If you are an airplane aficionado, connected to the general aviation community in your area, and enjoy some tactile work, much of which occurs in an outdoors environment; one small, home- based- business you may pursue is a service for washing, cleaning, detailing and general maintenance of private aircraft. Every airport in the country is ripe with potential customers, and if you love, the airplanes as much as their owners, your business could be a big hit anywhere.

For the most part, owners of private aircraft are very much in tune with their flying machines. Be they for business, pleasure, hobby or all three, they take care of their “babies” as if they are sacred entities. Additionally, anyone who owns an airplane probably has enough money for proper maintenance. Many have more money than time. That is where a general aircraft maintenance service comes in.

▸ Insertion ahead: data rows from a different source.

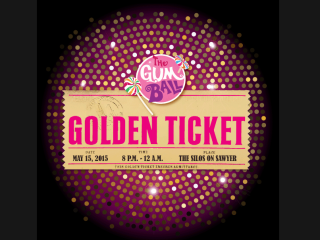 """""""The Gum Ball: A Willy Wonka Themed Gala"""" benefiting Fresh Arts"""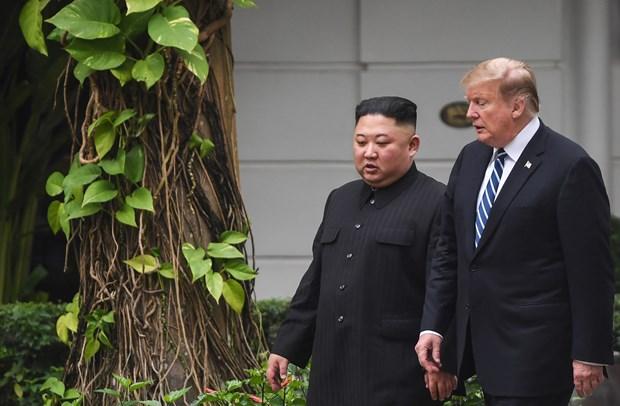 美朝领导人第二次会晤:迈出一小步,也许收获一大步 hinh anh 1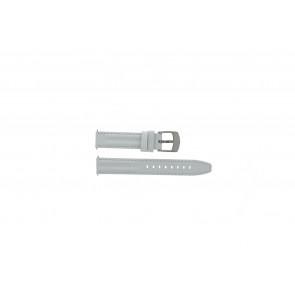 Camel bracelet de montre Active Cuir Blanc 16mm + coutures blanches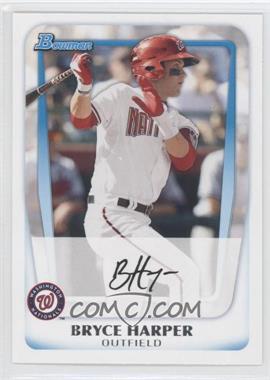 2011 Bowman - Prospects #BP1.1 - Bryce Harper (Base)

Start-up costs are low; dedication and commitment to doing an excellent job are not. The key to making the business work is affirming and sustaining the proposition that while performing the maintenance tasks on a client’s airplane; it must be done as if it were a museum piece, because in the owner’s eyes it is. This means doing things like washing every inch with kid gloves using the best ingredients of soaps and waxes available. When detailing the cockpit and interior, taking extra efforts so that every speck of dirt and foreign matter is removed and using alcohol and q-tips to clean otherwise inaccessible components of the instrument faces and panel. It is a piece of art that demands such attention. When this happens, reputations are built and the business flows to your door.

When I was a kid, I approached a neighbor named “Pete” who owned, or at least I thought he owned an airplane. Turns out, he was a member of a flying club and he retained partial ownership of about six aircraft which where tethered at the local strip. Each member was responsible for doing their part to keep the planes clean and well maintained, which is separate from compulsory federal agency requirements such as instrumentation calibration or airframe inspection necessitating a government certified licensed technician and annual scheduling.

“Pete” was happy to take me up on my offer to help, so I washed, waxed, cleaned, vacuumed and detailed one of the airplanes, which “Pete” had been scheduled to take care of. I did a very good job, making it my business to ensure that this plane was something to be proud of, and I did it for no charge. Soon after, I made an agreement to maintain all of the club’s aircraft in the same manner, this time for a good price. I was too young to sign a contract; otherwise, I would have had the deal on paper.

That was then, this is now, and the country has changed tremendously since then.

What has not changed is an aircraft owner’s affinity for his or her airplane. This business is still a viable opportunity to make extra money or a primary business from a home office. It may seem like “kid’s stuff” to some, but not to the proprietors who are successful in this endeavor.